The Phase 3 clinical trial is called PHOENIx MDR-TB, short for Protecting Households on Exposure to Newly Diagnosed Index Multidrug-Resistant Tuberculosis Patients. The study is co-funded by NIAID and the Eunice Kennedy Shriver National Institute of Child Health and Human Development, also part of NIH. The AIDS Clinical Trials Group (ACTG)(link is external) and the International Maternal Pediatric Adolescent AIDS Clinical Trials (IMPAACT) Network(link is external), both funded by NIH, are conducting the PHOENIx MDR-TB study. The manufacturer of delamanid, Otsuka Pharmaceutical Co., Ltd. of Tokyo, is donating the drug to the trial.
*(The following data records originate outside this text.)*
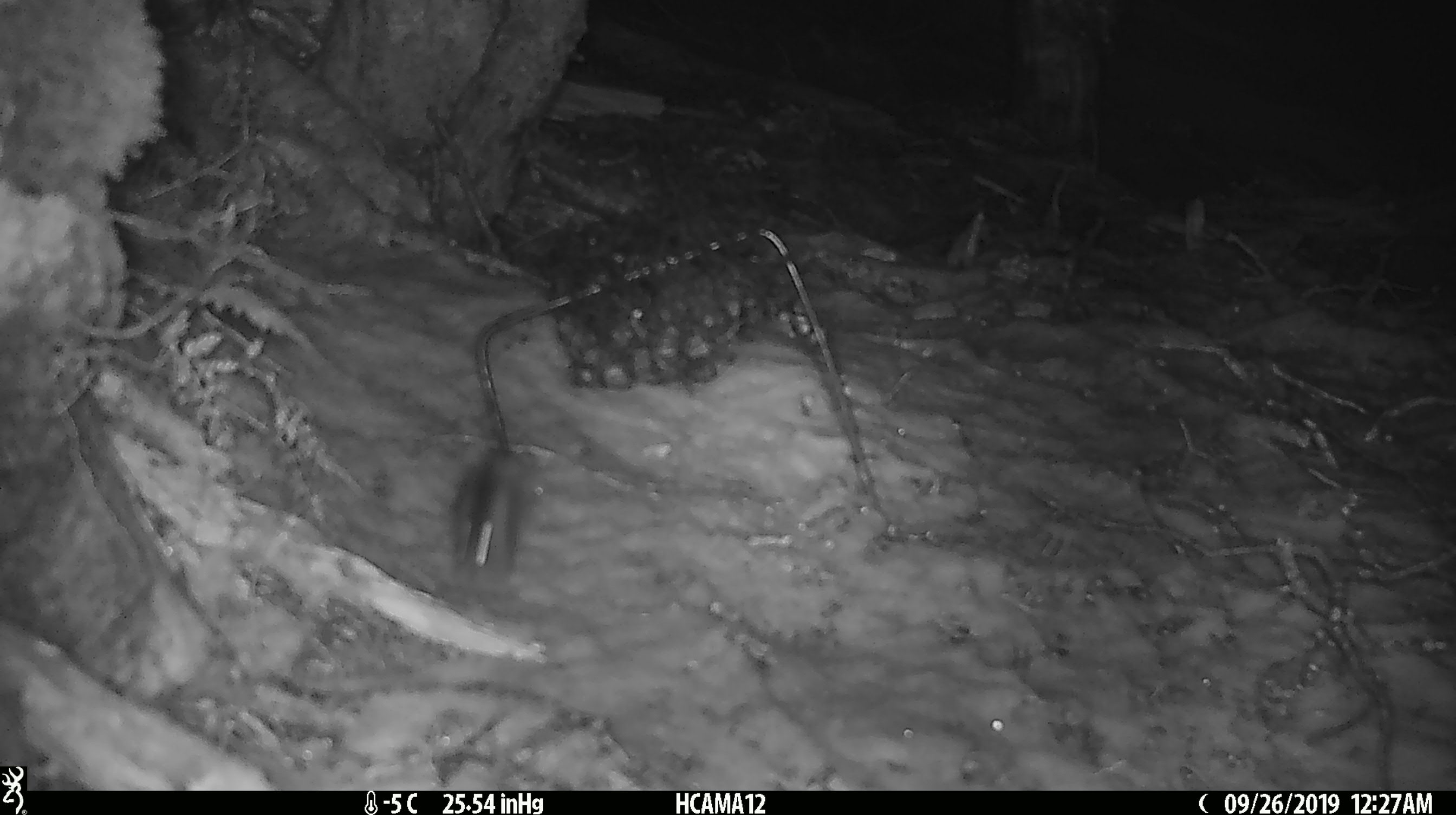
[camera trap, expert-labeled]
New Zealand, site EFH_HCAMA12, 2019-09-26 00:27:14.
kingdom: Animalia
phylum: Chordata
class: Mammalia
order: Rodentia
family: Muridae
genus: Mus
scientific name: Mus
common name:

The PHOENIx MDR-TB study will take place at more than 27 sites in at least 12 countries, including Botswana, Brazil, Haiti, India, Kenya, Peru, the Philippines, South Africa, Tanzania, Thailand, Uganda and Zimbabwe. The study team will enroll approximately 5,610 participants, including 2,158 adults ages 18 and older who are being treated for confirmed active MDR-TB through their country’s national TB treatment program and 3,452 members of their households who are at high risk for developing active TB disease.